◆ Problem statement ◆
Copy the entries again, starting with the line that contains "Cute newborn baby" and going on through the line that contains "Also available in". Include only the text, not the pictures.

◆ Records for this task ◆
↓↓↓
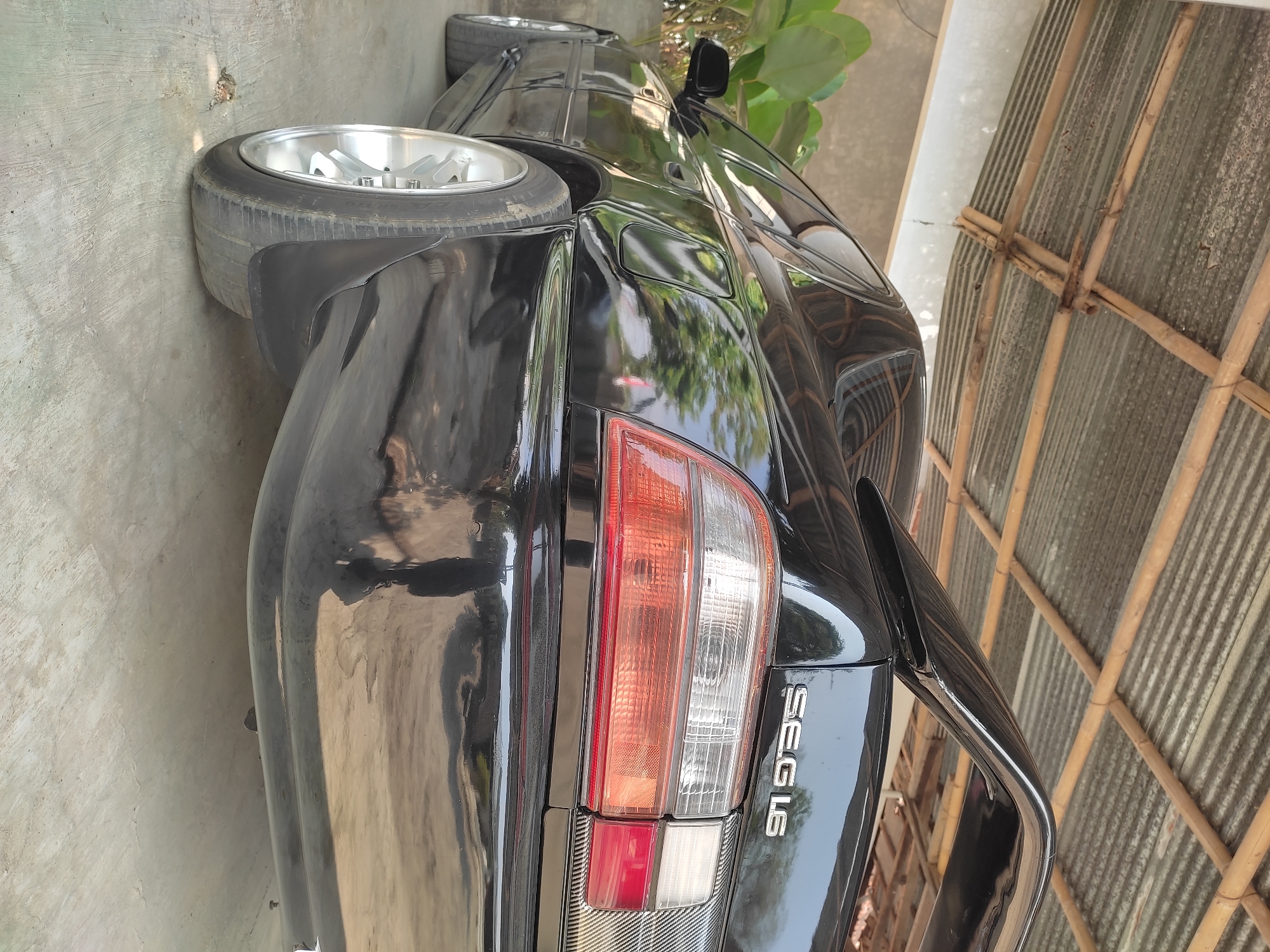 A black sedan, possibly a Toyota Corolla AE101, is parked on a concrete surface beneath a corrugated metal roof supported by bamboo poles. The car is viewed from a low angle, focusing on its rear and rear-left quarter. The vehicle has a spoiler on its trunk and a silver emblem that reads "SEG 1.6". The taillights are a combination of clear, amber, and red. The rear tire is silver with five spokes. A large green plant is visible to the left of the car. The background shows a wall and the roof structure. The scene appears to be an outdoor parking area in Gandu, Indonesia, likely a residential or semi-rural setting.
↑↑↑
↓↓↓
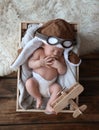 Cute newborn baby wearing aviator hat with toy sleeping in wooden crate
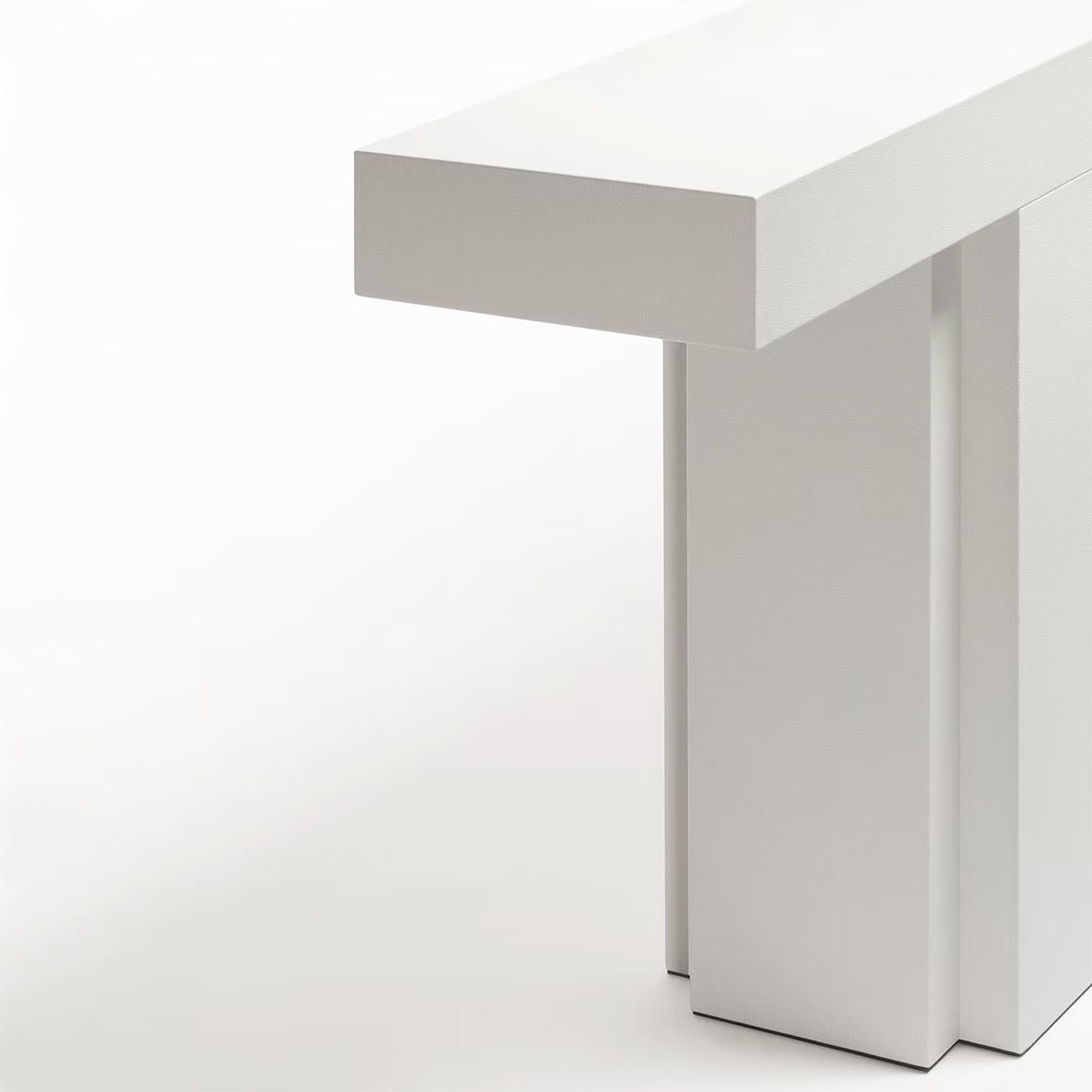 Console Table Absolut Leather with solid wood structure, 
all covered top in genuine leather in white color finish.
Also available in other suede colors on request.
↑↑↑
◆ Reply to the task ◆
 Cute newborn baby wearing aviator hat with toy sleeping in wooden crate
 Console Table Absolut Leather with solid wood structure, 
all covered top in genuine leather in white color finish.
Also available in other suede colors on request.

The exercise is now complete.